Risdiplam, an SMN2 splicing modifier, is currently the only orally administered drug approved by the FDA to treat Spinal Muscular Atrophy in patients under two years old. While most drugs, including Nusinersen (Spiraza), for instance, have historically been administered intrathecally, Risdiplam has proven the benefits of systemic administration of the drug as evidenced by information gathered through rodent research and various clinical trials. It has shown great penetrance through the blood-brain barrier with no restricted permeability noted, which can commonly concern drugs targeting the CNS administered systemically. The target of Risdiplam, SMN2, is most commonly known to have a presence in the CNS tissue and has important roles in other tissues of the body, including the organs and musculature itself. Administering Risdiplam systemically allows the gene-splicing modifier to take action at a greater number of sites than the brain and spinal cord alone. Many attributes to its success significantly improve quality of life, symptomology, and even event-free survival time.
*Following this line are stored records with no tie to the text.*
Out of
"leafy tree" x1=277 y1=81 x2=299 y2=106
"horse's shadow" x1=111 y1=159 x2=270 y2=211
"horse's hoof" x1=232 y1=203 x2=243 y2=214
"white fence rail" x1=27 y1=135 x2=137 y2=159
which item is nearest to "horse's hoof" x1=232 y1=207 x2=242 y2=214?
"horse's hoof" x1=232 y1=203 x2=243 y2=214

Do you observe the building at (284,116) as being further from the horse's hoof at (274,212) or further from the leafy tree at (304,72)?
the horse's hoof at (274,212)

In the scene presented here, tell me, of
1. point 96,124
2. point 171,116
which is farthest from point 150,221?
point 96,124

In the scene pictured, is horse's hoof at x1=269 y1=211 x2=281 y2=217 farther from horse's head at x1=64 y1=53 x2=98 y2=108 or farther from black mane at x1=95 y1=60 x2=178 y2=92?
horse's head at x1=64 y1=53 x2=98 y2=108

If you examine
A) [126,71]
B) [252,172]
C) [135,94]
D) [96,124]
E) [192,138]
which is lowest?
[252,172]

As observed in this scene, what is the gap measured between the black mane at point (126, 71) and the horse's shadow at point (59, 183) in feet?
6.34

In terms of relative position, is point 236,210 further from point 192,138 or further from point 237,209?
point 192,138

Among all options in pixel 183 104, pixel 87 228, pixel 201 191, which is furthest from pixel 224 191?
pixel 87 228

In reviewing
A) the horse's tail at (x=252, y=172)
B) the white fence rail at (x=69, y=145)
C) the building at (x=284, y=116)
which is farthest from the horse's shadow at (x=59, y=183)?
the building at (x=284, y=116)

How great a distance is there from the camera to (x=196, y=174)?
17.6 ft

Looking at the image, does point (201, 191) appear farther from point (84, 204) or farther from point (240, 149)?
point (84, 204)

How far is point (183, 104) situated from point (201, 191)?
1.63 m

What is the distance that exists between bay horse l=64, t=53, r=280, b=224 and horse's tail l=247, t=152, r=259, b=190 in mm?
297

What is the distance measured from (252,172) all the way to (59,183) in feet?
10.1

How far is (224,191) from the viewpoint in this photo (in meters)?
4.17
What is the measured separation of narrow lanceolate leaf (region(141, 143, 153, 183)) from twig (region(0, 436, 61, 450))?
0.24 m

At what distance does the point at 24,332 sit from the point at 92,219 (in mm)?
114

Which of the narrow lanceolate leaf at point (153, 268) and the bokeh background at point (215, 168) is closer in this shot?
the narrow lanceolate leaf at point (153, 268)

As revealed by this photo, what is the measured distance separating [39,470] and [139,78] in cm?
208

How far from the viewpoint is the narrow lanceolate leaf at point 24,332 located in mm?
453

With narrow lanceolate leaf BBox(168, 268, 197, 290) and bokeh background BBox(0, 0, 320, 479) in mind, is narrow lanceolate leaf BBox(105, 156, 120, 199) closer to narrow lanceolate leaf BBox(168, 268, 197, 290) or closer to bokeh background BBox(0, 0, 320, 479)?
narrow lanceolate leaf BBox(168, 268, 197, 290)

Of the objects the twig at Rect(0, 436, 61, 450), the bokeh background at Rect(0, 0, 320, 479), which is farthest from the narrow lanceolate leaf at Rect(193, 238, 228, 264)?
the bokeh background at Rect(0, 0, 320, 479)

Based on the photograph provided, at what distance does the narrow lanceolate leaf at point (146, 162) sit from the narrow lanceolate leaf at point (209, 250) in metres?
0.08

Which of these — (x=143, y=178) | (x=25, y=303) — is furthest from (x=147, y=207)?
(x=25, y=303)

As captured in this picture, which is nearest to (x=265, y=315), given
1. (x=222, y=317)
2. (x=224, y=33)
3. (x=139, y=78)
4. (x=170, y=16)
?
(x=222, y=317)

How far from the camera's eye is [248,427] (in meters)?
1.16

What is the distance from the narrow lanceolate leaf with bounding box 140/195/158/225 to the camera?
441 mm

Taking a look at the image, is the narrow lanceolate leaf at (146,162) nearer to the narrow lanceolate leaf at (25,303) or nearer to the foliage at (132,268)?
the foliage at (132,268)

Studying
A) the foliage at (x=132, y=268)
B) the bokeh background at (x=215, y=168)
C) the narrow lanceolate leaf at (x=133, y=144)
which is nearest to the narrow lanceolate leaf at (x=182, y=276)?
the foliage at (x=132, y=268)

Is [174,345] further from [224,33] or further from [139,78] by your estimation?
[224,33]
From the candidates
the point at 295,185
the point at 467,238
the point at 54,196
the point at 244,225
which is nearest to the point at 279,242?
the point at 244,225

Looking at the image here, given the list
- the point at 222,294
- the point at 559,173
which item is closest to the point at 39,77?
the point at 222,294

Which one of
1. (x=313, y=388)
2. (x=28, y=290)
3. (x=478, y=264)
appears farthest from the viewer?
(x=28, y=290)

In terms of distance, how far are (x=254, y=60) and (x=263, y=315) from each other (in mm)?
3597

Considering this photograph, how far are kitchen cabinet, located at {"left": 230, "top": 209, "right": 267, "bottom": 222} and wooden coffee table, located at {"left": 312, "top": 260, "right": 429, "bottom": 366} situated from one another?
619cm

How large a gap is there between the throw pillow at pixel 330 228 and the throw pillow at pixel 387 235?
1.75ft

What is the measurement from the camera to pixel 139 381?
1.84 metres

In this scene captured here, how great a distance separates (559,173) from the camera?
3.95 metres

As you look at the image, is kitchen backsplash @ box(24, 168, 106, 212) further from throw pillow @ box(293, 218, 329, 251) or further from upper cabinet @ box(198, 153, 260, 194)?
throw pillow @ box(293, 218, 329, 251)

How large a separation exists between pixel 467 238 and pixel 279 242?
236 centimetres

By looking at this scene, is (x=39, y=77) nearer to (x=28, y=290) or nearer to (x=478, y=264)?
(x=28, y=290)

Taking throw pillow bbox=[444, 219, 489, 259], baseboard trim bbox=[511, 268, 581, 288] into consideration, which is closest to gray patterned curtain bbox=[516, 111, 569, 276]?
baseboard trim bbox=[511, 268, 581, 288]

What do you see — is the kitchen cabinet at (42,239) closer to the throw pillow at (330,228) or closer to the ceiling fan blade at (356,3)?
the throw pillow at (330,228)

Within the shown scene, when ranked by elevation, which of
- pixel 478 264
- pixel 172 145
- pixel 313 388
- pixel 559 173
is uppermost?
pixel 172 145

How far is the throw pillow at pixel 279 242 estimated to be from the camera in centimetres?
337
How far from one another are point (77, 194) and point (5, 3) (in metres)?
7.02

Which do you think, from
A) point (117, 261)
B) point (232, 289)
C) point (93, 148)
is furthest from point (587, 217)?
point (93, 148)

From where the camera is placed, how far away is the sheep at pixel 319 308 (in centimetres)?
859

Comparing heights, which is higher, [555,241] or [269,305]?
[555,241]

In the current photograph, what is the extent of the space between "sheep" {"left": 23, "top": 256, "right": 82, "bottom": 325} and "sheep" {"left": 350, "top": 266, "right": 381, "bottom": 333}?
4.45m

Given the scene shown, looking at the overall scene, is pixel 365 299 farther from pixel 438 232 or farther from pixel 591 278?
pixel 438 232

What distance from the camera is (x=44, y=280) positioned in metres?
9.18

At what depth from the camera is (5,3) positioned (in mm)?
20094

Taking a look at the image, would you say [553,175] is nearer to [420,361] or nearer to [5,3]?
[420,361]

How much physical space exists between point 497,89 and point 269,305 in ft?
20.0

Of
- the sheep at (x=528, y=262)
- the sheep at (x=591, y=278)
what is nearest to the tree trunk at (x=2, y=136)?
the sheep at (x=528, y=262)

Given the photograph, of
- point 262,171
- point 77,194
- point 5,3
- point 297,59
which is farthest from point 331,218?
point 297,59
While systemic administration benefits the amount of tissue it can penetrate and modulate, it also comes with a broader side effect profile than the previously more targeted intrathecal administration. Some of the most notable include constipation, diarrhea, rash, fever, pneumonia, and vomiting. Others that are less common may include UTIs, arthralgias, and ulcers. The research on the effect of Risdiplam on reproductive organs and pregnancies has shown potential adverse effects, and thus its use in the pregnant population is currently advised against.
As research on Risdiplam for SMA proceeds, more information should be gathered on these adverse effects to gain further insight on how and if the benefits of the drug outweigh the side effects. Additional testing should also determine more definitively the safety profile of pregnancy with the administration of this drug, along with a further comparison of Risdiplam against other available therapies for SMA.